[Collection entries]

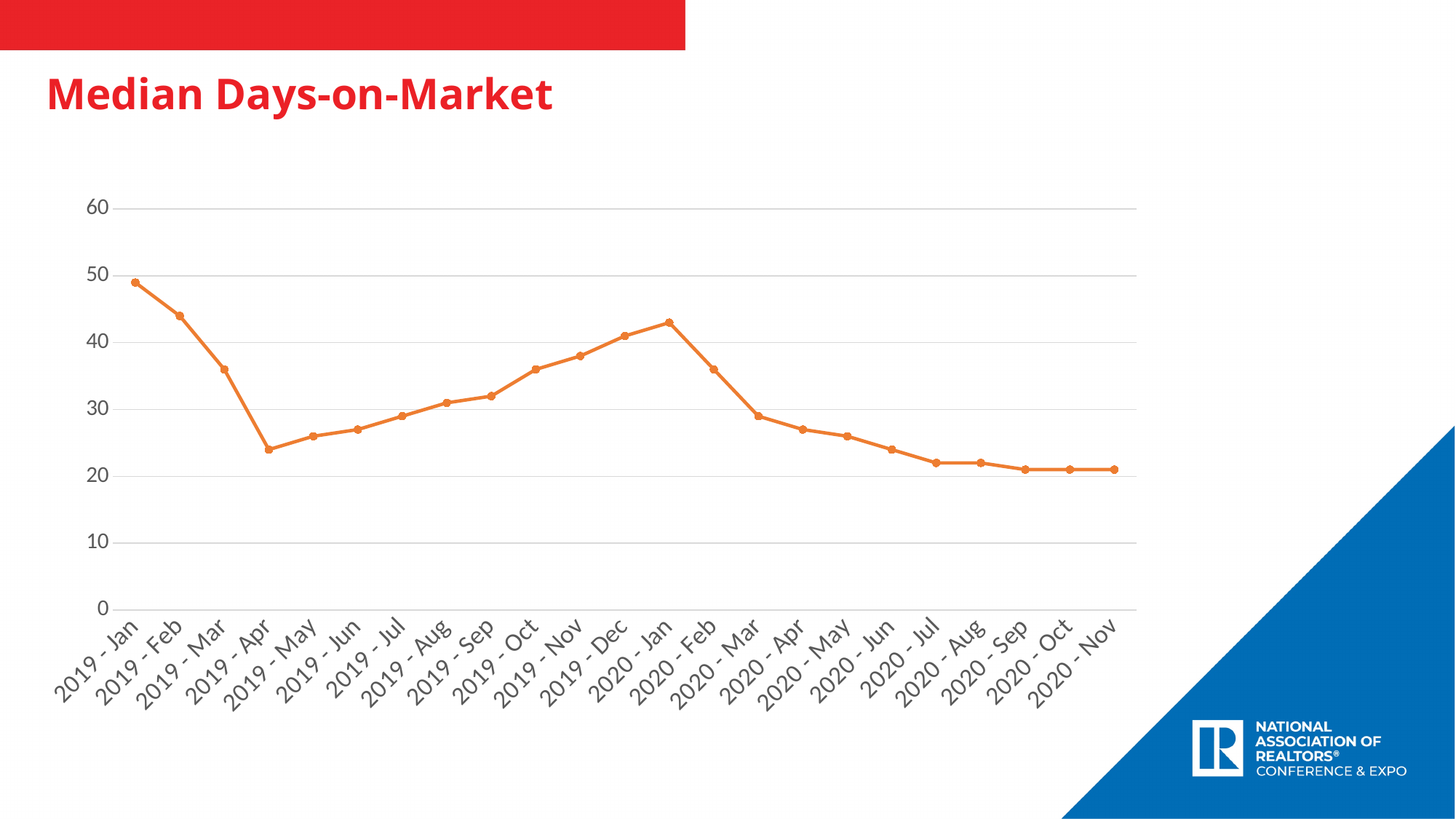
What kind of chart is shown on the slide? Line chart What is the title of the chart? Median Days-on-Market Is the value for 2020 - Jan greater or less than 40? greater Which is larger, the value for 2019 - Jan or 2020 - Jan? 2019 - Jan Is the value for 2019 - Jan greater or less than 40? greater Do the values rise or fall from 2019 - Apr to 2020 - Jan? Rise Do the values rise or fall from 2020 - Jan to 2020 - Nov? Fall How many monthly data points are plotted on the chart? 23 Is the value for 2019 - Apr greater or less than 30? less Which is larger, the value for 2019 - Apr or 2019 - Oct? 2019 - Oct Which month has the highest median days-on-market? 2019 - Jan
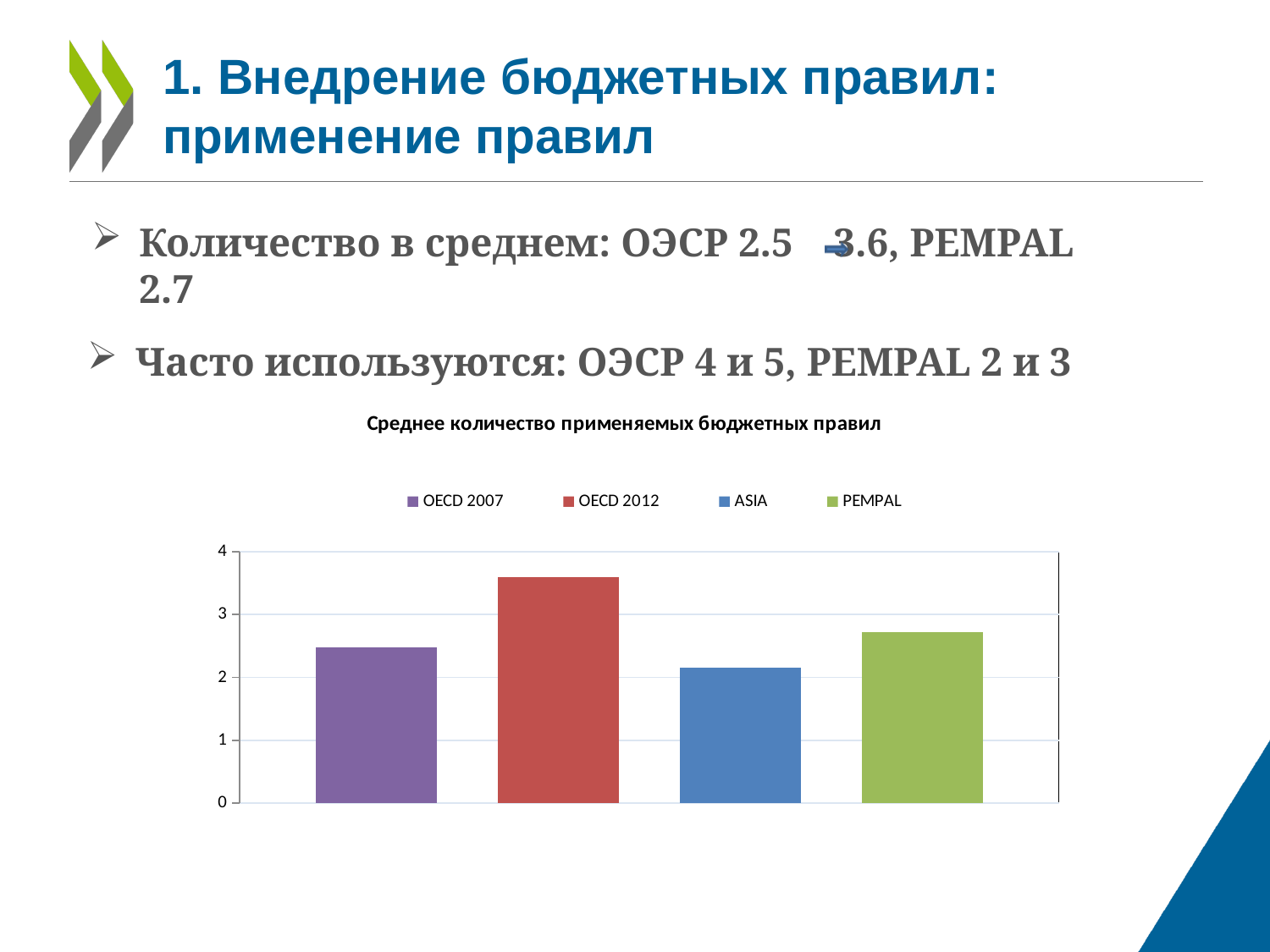
Which series has the highest bar in the chart? OECD 2012 Is the value for OECD 2007 greater or less than 3? less What colour is the bar for OECD 2012? red Which series has the lowest bar in the chart? ASIA What is the title of the chart? Среднее количество применяемых бюджетных правил Is the value for OECD 2012 greater or less than 3? greater Which is larger, the value for OECD 2012 or the value for PEMPAL? OECD 2012 What kind of chart is shown on the slide? bar chart How many series does the chart legend list? 4 Which is larger, the value for OECD 2007 or the value for ASIA? OECD 2007 Is the value for ASIA greater or less than 2? greater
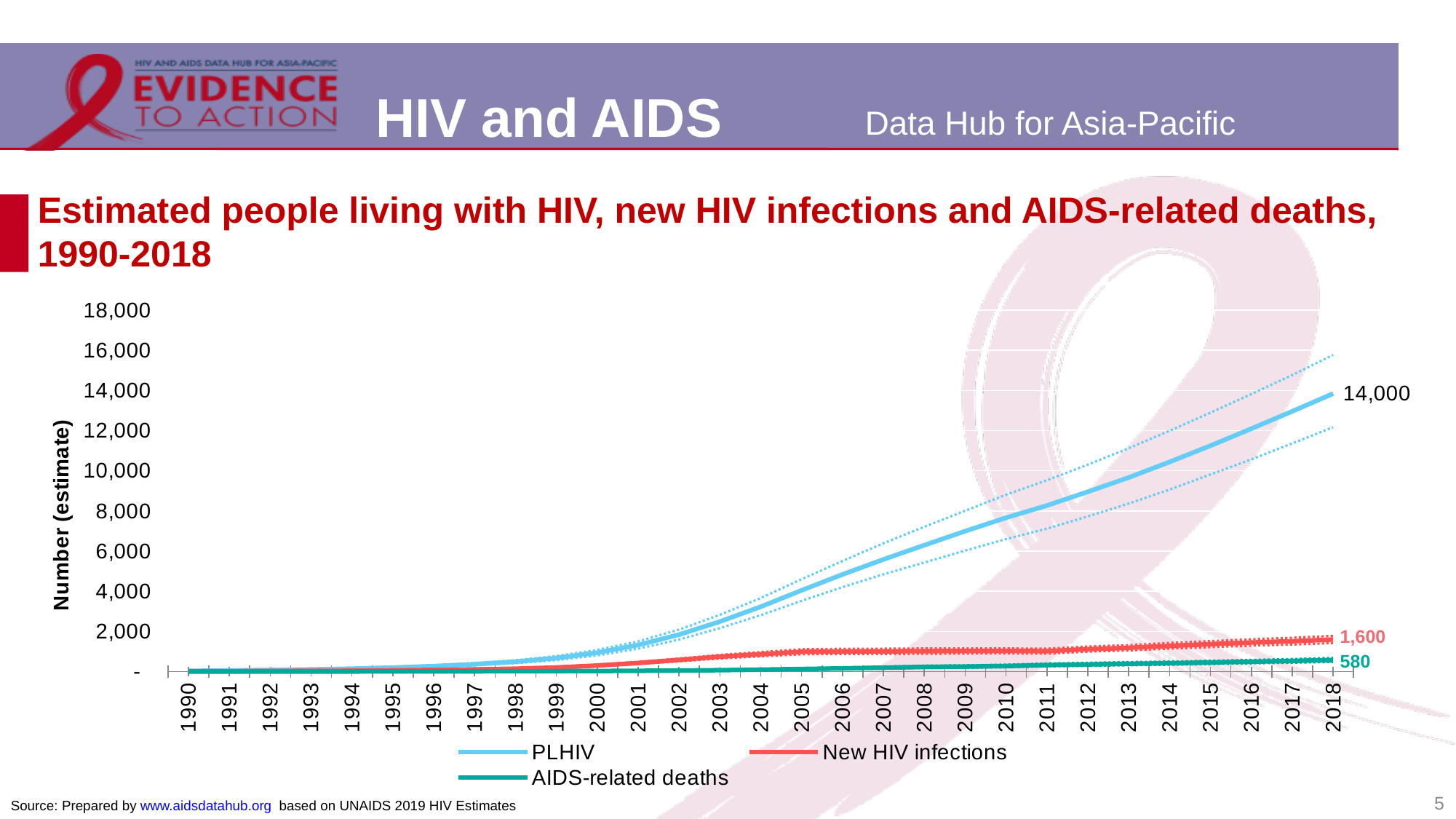
What is the PLHIV value in 2018? 14,000 Which series has the highest value in 2018? PLHIV Does the PLHIV series rise or fall from 1990 to 2018? Rise How many series does the legend list? 3 What is the value for AIDS-related deaths in 2018? 580 In 2018, which is larger: New HIV infections or AIDS-related deaths? New HIV infections What kind of chart is shown on the slide? Line chart What is the difference between the PLHIV value and the New HIV infections value in 2018? 12,400 Which series has the lowest value in 2018? AIDS-related deaths Is the PLHIV value in 2010 greater or less than 10,000? less What is the label of the vertical axis? Number (estimate) What is the value for New HIV infections in 2018? 1,600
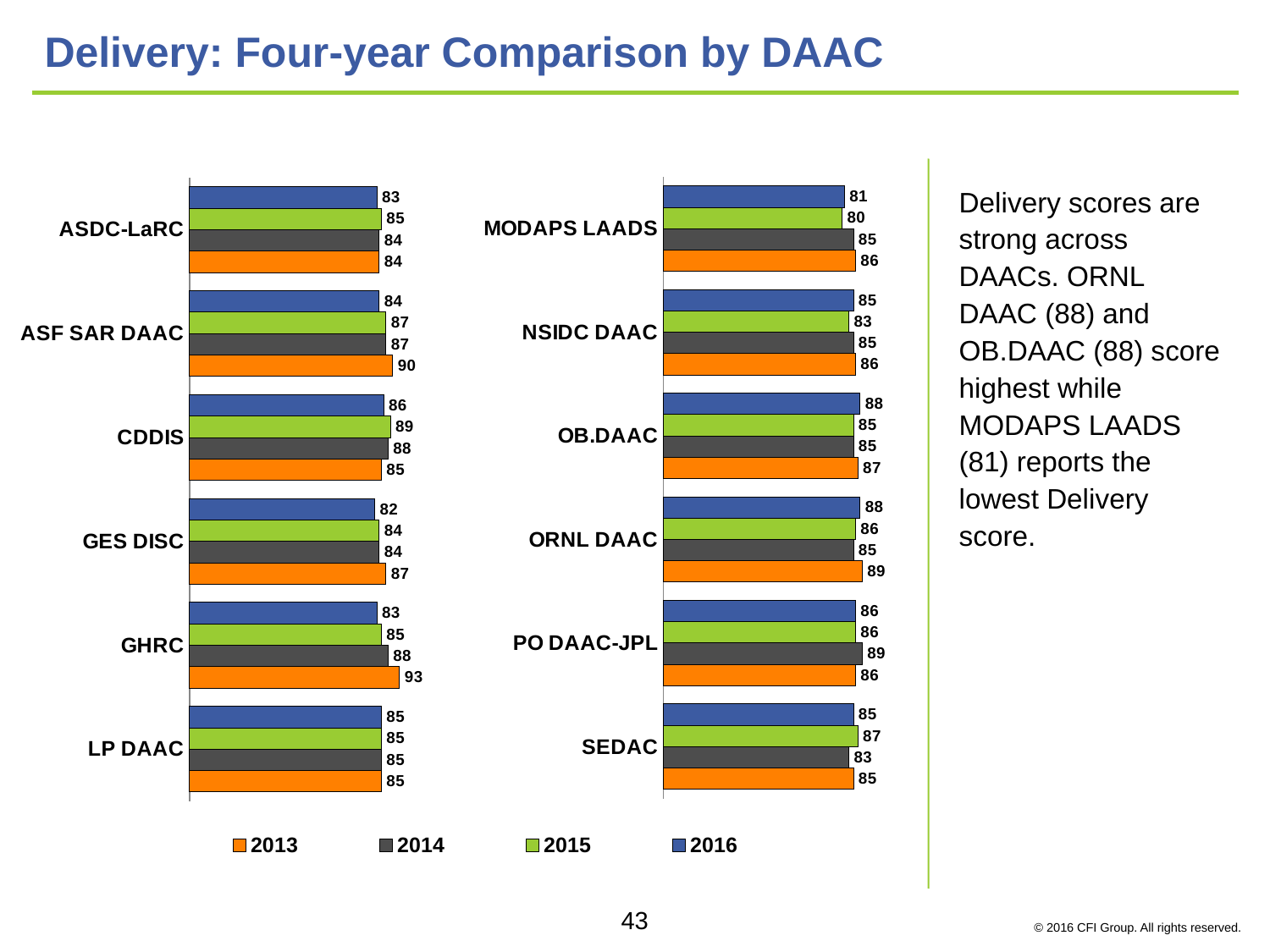
Which colour represents 2015 in the legend? Green On the right chart, what is the 2014 value for PO DAAC-JPL? 89 On the left chart, which DAAC has the highest 2013 value? GHRC How many series does the legend list? 4 On the right chart, which DAAC has the lowest 2015 value? MODAPS LAADS On the right chart, which is larger for ORNL DAAC: the 2013 value or the 2014 value? 2013 On the left chart, what is the 2015 value for CDDIS? 89 What kind of chart is used on this slide? Bar chart On the left chart, what is the difference between the 2013 and 2016 values for ASF SAR DAAC? 6 On the left chart, what is the 2013 value for GHRC? 93 On the right chart, what is the 2016 value for MODAPS LAADS? 81 How many DAACs are shown on the left chart? 6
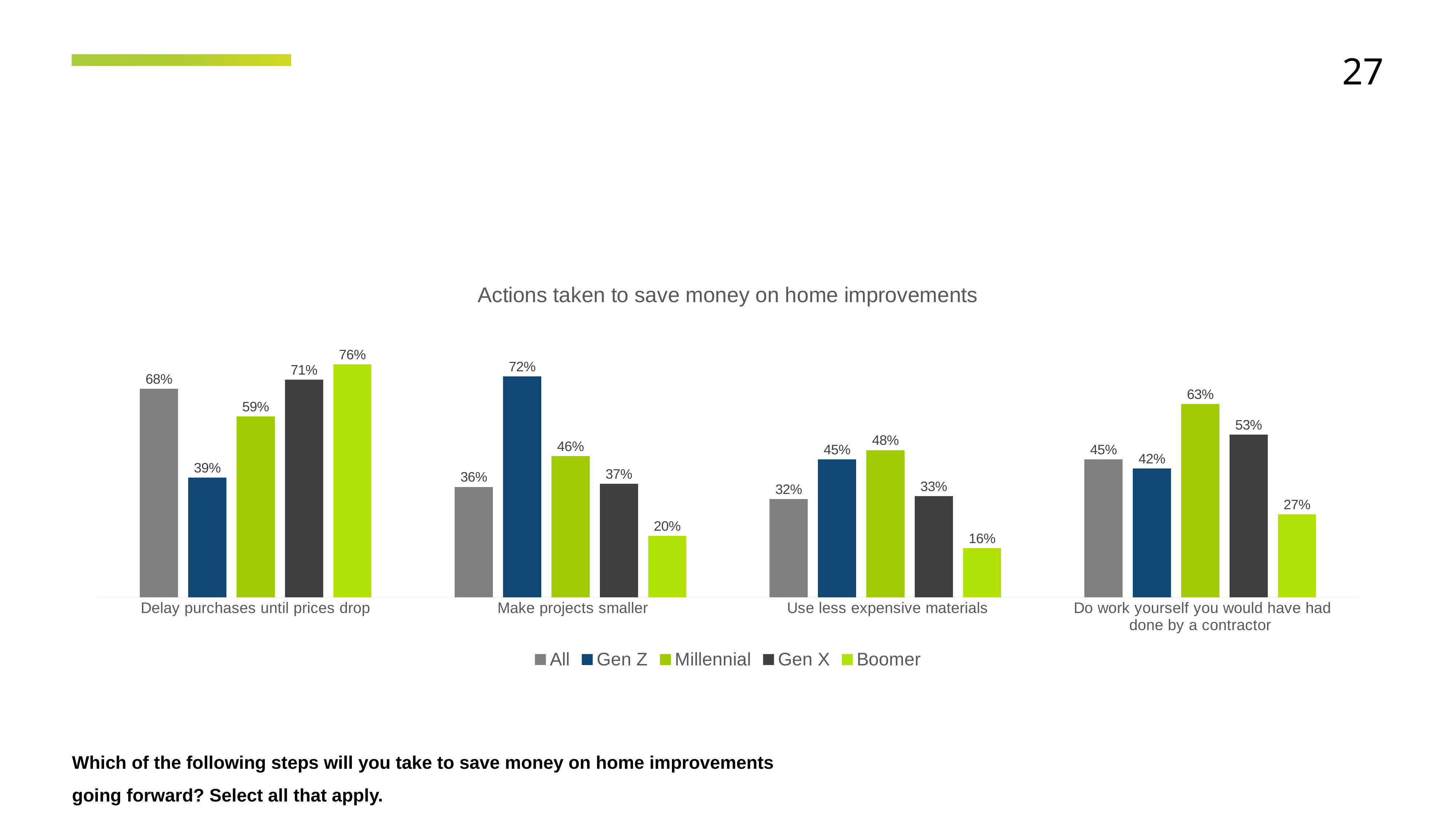
Which series has the lowest value in the 'Use less expensive materials' category? Boomer What is the value for Boomer in the 'Delay purchases until prices drop' category? 76% What kind of chart is shown on the slide? Bar chart How many categories are shown on the x axis? 4 What is the difference between the Boomer and Gen Z values in the 'Delay purchases until prices drop' category? 37% What is the value for Gen X in the 'Do work yourself you would have had done by a contractor' category? 53% What is the value for Gen Z in the 'Make projects smaller' category? 72% What is the value for Millennial in the 'Use less expensive materials' category? 48% What is the title of the chart? Actions taken to save money on home improvements How many series does the legend list? 5 Which series has the highest value in the 'Make projects smaller' category? Gen Z Which is larger in the 'Do work yourself you would have had done by a contractor' category: the Millennial value or the Gen X value? Millennial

Assignment:
Can you quote every one of the rows above word for word, leaving the pictures out?

Answer below:
What kind of chart is shown on the slide? Line chart What is the title of the chart? Median Days-on-Market Is the value for 2020 - Jan greater or less than 40? greater Which is larger, the value for 2019 - Jan or 2020 - Jan? 2019 - Jan Is the value for 2019 - Jan greater or less than 40? greater Do the values rise or fall from 2019 - Apr to 2020 - Jan? Rise Do the values rise or fall from 2020 - Jan to 2020 - Nov? Fall How many monthly data points are plotted on the chart? 23 Is the value for 2019 - Apr greater or less than 30? less Which is larger, the value for 2019 - Apr or 2019 - Oct? 2019 - Oct Which month has the highest median days-on-market? 2019 - Jan
Which series has the highest bar in the chart? OECD 2012 Is the value for OECD 2007 greater or less than 3? less What colour is the bar for OECD 2012? red Which series has the lowest bar in the chart? ASIA What is the title of the chart? Среднее количество применяемых бюджетных правил Is the value for OECD 2012 greater or less than 3? greater Which is larger, the value for OECD 2012 or the value for PEMPAL? OECD 2012 What kind of chart is shown on the slide? bar chart How many series does the chart legend list? 4 Which is larger, the value for OECD 2007 or the value for ASIA? OECD 2007 Is the value for ASIA greater or less than 2? greater
What is the PLHIV value in 2018? 14,000 Which series has the highest value in 2018? PLHIV Does the PLHIV series rise or fall from 1990 to 2018? Rise How many series does the legend list? 3 What is the value for AIDS-related deaths in 2018? 580 In 2018, which is larger: New HIV infections or AIDS-related deaths? New HIV infections What kind of chart is shown on the slide? Line chart What is the difference between the PLHIV value and the New HIV infections value in 2018? 12,400 Which series has the lowest value in 2018? AIDS-related deaths Is the PLHIV value in 2010 greater or less than 10,000? less What is the label of the vertical axis? Number (estimate) What is the value for New HIV infections in 2018? 1,600
Which colour represents 2015 in the legend? Green On the right chart, what is the 2014 value for PO DAAC-JPL? 89 On the left chart, which DAAC has the highest 2013 value? GHRC How many series does the legend list? 4 On the right chart, which DAAC has the lowest 2015 value? MODAPS LAADS On the right chart, which is larger for ORNL DAAC: the 2013 value or the 2014 value? 2013 On the left chart, what is the 2015 value for CDDIS? 89 What kind of chart is used on this slide? Bar chart On the left chart, what is the difference between the 2013 and 2016 values for ASF SAR DAAC? 6 On the left chart, what is the 2013 value for GHRC? 93 On the right chart, what is the 2016 value for MODAPS LAADS? 81 How many DAACs are shown on the left chart? 6
Which series has the lowest value in the 'Use less expensive materials' category? Boomer What is the value for Boomer in the 'Delay purchases until prices drop' category? 76% What kind of chart is shown on the slide? Bar chart How many categories are shown on the x axis? 4 What is the difference between the Boomer and Gen Z values in the 'Delay purchases until prices drop' category? 37% What is the value for Gen X in the 'Do work yourself you would have had done by a contractor' category? 53% What is the value for Gen Z in the 'Make projects smaller' category? 72% What is the value for Millennial in the 'Use less expensive materials' category? 48% What is the title of the chart? Actions taken to save money on home improvements How many series does the legend list? 5 Which series has the highest value in the 'Make projects smaller' category? Gen Z Which is larger in the 'Do work yourself you would have had done by a contractor' category: the Millennial value or the Gen X value? Millennial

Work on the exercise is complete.